I was sitting right in front of Senator McCain during the inauguration. And Lisa and Andrea and Christopher, my two older kids, were there also. When the ceremony was over — and I remember the Frank Luntz interview with Donald. In fact, I was with Frank the other day, and I really wanted to get his take on what happened that day. Anyway, when the ceremony was over, I said, “Kids, I want to introduce you to somebody.” I don’t use the word “hero” often. I think we have cheapened the definition of “hero.” We definitely cheapened the definition of “patriot.” I said, “This man is an American hero.” And Senator McCain, after what Donald had said, I said, “Sir, Fred Trump. I just wanted to tell you, you’re a hero.” And if there was one proud moment with my kids and my wife of that inauguration, it was that.
AMY GOODMAN: You have endorsed Kamala Harris to be president.
FRED TRUMP III: Yes.
AMY GOODMAN: What most concerns you if your uncle Donald Trump returns to the White House as president?
FRED TRUMP III: We’ve all heard, and some of us have read, Project 2025. And he will say he had nothing to do with it. And I sort of half-joke, “Yeah, that’s like him saying, 'I had nothing to do with building Trump Tower.'” His hands are all over that. It’s a dystopian, dangerous view of what the future might be, but it really is just going back decades to what this country could be. And I say it in the book that, you know, my family was sort of like a '50s sitcom. The ’50s weren't just Happy Days and Laverne & Shirley. They were lots of bad things.
And I believe it’s in the foreword where it talks about public education. That’s going to affect the disabled community in a bad way. It’s going to affect minority children in a bad way. I think it will be a very dangerous time if he’s reelected. And again, I believe in policy over politics, and that’s why I’ve always been a Democrat. But so did Donald, as you know. But the Harris campaign and her positions are ones I believe in. Now, that being said, I have yet to hear anything regarding disability actions that I deem, obviously, important, and I will put their feet to the fire on this.

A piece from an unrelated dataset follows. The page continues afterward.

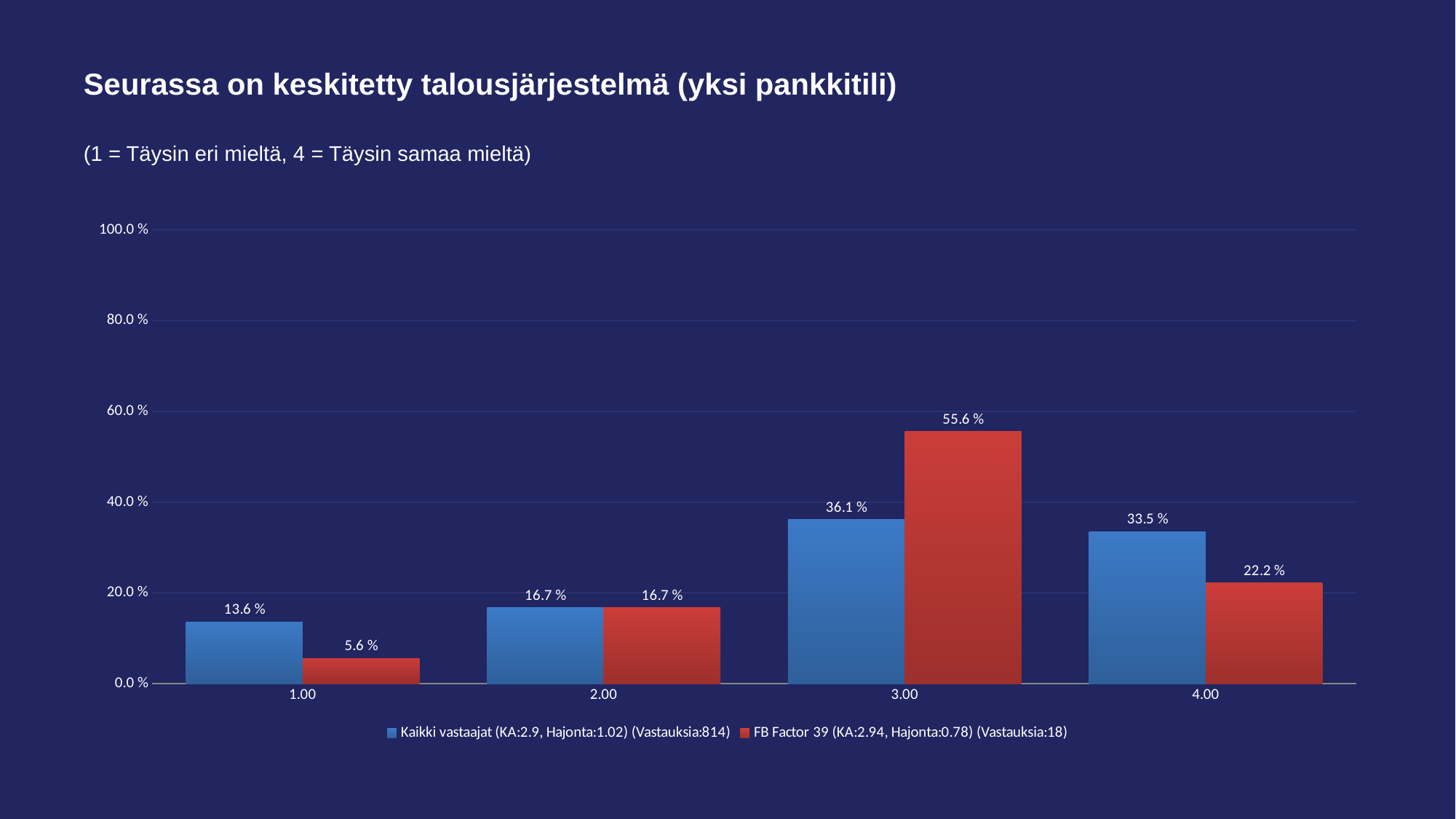
Which category has the highest value for FB Factor 39? 3.00 What is the title of the chart? Seurassa on keskitetty talousjärjestelmä (yksi pankkitili) What is the difference between the FB Factor 39 and Kaikki vastaajat values at category 3.00? 19.5 % What is the value for Kaikki vastaajat at category 3.00? 36.1 % What is the value for FB Factor 39 at category 4.00? 22.2 % What is the value for FB Factor 39 at category 1.00? 5.6 % What kind of chart is shown on the slide? Bar chart How many categories are shown on the x axis? 4 Which category has the lowest value for Kaikki vastaajat? 1.00 Is the value for FB Factor 39 at category 3.00 greater or less than 40.0 %? greater At category 4.00, which series has the larger value, Kaikki vastaajat or FB Factor 39? Kaikki vastaajat How many series does the legend list? 2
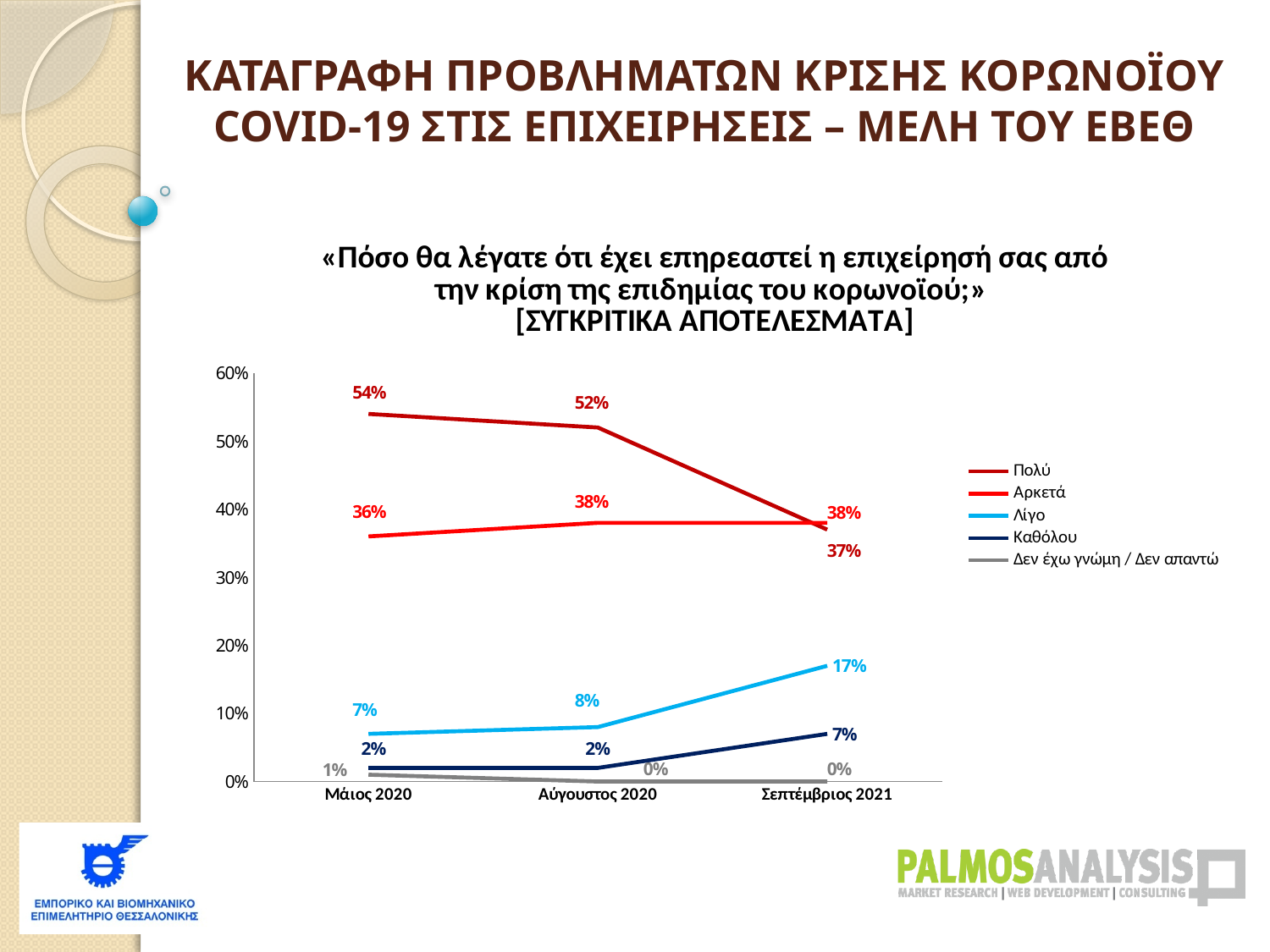
What is the value for Πολύ in Μάιος 2020? 54% What is the value for Λίγο in Σεπτέμβριος 2021? 17% In which time point is the value for Πολύ the lowest? Σεπτέμβριος 2021 What is the difference between the Πολύ values in Μάιος 2020 and Σεπτέμβριος 2021? 17% Does the value for Λίγο rise or fall from Μάιος 2020 to Σεπτέμβριος 2021? rise What type of chart is shown on the slide? line chart Which series is drawn in gray? Δεν έχω γνώμη / Δεν απαντώ What is the value for Καθόλου in Σεπτέμβριος 2021? 7% How many series does the legend list? 5 Which is larger in Αύγουστος 2020: the value for Πολύ or the value for Αρκετά? Πολύ How many time points are shown on the x axis? 3 What is the value for Αρκετά in Αύγουστος 2020? 38%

AMY GOODMAN: Before we go, you talk about hearing Donald Trump use the N-word decades ago, your uncle, when he got mad.
FRED TRUMP III: Right.
AMY GOODMAN: He also, with this father, sued for discriminating against people of color, African Americans, being allowed in their housing projects in Queens.
FRED TRUMP III: Yeah. I mean, I was there that day. I was at my grandparents’ house, as I often was when I was a kid. I grew up in a Trump apartment building — no minorities, by the way. And I was kicking a soccer ball around, and I heard him just shout out twice the N-word. And I went back, and there was his white El Dorado, red —
AMY GOODMAN: This is Donald Trump.
FRED TRUMP III: Donald — red interior, black top with two slash marks. And he had a roll of black electrical tape. And —
AMY GOODMAN: We have 30 seconds.
FRED TRUMP III: Yeah. It’s kind of a pattern, where — the word was disgusting, but the fact that he didn’t know who did it was also disgusting. The fact — when you go back to Serge Kovaleski, the fact that he mocked that reporter was gross; the fact that the crowd yucked it up also, so I have to wonder what’s in their hearts. You know, they obviously don’t have a family member who has disabilities.
AMY GOODMAN: Fred Trump III is the nephew of former President Donald Trump, current presidential candidate. But Fred Trump is the author of a new memoir about his family. It’s titled All in the Family: The Trumps and How We Got This Way. That does it for our show. I’m Amy Goodman. Thanks so much for joining us.